Tabii bu durum aynı zamanda bu insanların iş piyasasına atılma şansının yok denecek kadar az olduğu anlamına gelmekte.
Haklı olarak Devlet Bakanı Aydan Özoğuz, başarının da uyumun da yolunun iyi bir eğitim ve mesleki eğitimden geçtiğinin altını çizdi.
Tek kelimeyle ‘Eğitim!’ demekle yetinmedi ve ardarda üç kez ‘Eğitim!’, ‘Eğitim!’, ‘Eğitim!’ dedi...
* * *
Hıristiyan Demokrat/Hıristiyan Sosyal Birlik Partileri (CDU/CSU) ile Sosyal Demokrat Parti’den (SPD) oluşan koalisyon hükümetinin buna çok önem verdiğini de söyledi.
Başbakan Angela Merkel’in 1 Aralık’ta düzenleyeceği zirvenin ‘Eğitim’ başlığı altında yapılacağını da hatırlattı.
Aydan Özoğuz’un bu sözleri beni birden 1970’li yılların sonlarına götürdü.
Dönemin SPD ile Hür Demokrat Parti’den (FDP) oluşan koalisyon hükümetinin ve Almanya’nın ilk ‘Yabancılar Sorumlusu’ Heniz Kühn öncülüğünde hazırlanan ‘Kühn Memorandum’ aklıma geldi.
Aydan Özoğuz’un açıkladığı ‘Federal Hükümetin Göç, Sığınmacılar ve Uyum Sorumlusu’nun Almanya’daki yabancıların uyumu ve konumu ile ilgili 10’uncu raporu’ başlığını taşıyan rapor 700 sayfa.
1978 yılı Kasım ayında göreve başlayan Heniz Kühn’ün 1979 yılı Eylül ayında ‘Kühn Memorandum’ adı altında yayınladığı rapor ise sadece 66 sayfa...
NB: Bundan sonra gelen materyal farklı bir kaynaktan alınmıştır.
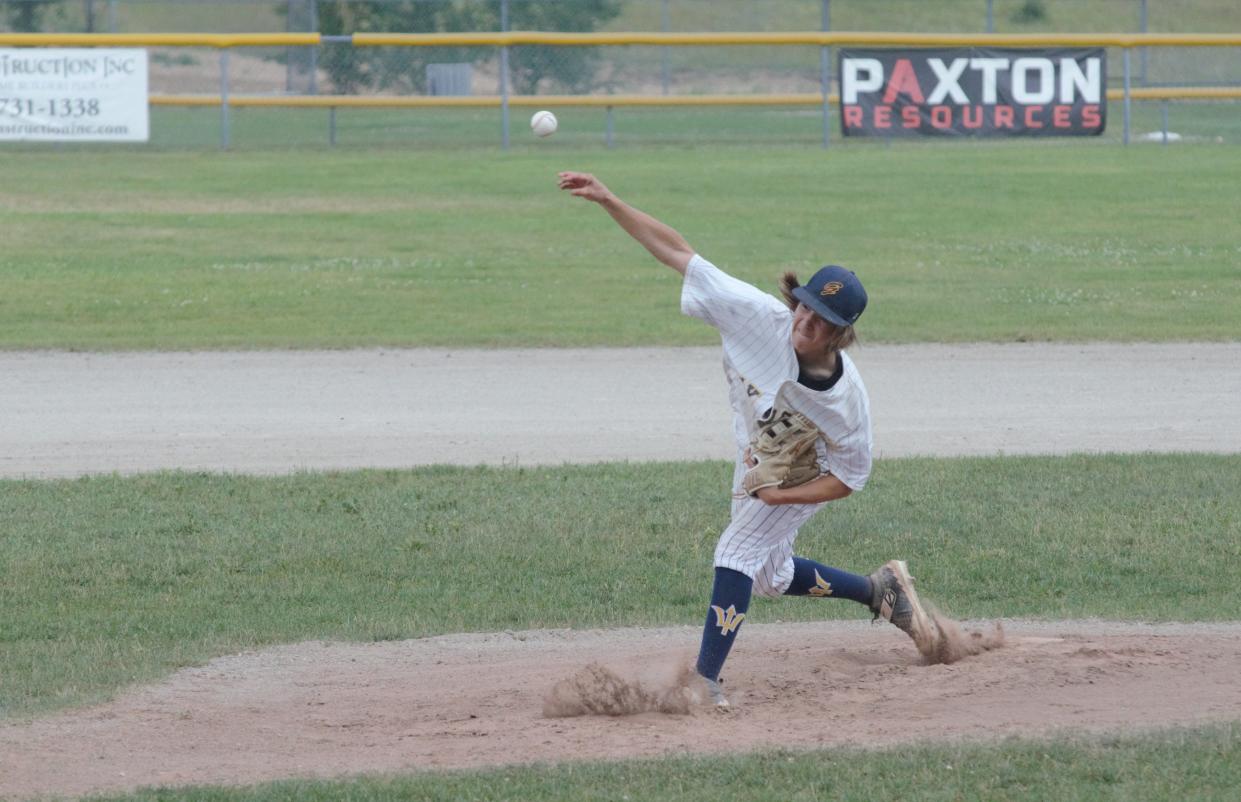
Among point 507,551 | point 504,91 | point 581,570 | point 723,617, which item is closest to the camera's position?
point 723,617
‘Almanya’daki yabancı işçi ve ailelerinin uyumunun konumu ve geliştirilmesi’ başlığı altında yayınlanmış.
* * *
Daha önceki dönemlerde de birkaç kez okuduğum ‘Kühn Memorandum’a yeniden göz atıyorum...
Giriş bölümünde şöyle deniliyor: “Bireysel ve toplumsal zararlara meydan verilmemesi için Almanya’da yaşayan bir milyon yabancı çocuk ve gence iyi bir gelecek perspektifi sunulmasını sağlamak için yoğun çaba gösterilmelidir.”
Bu hedefe ulaşılması için öneriler de sıralanmış...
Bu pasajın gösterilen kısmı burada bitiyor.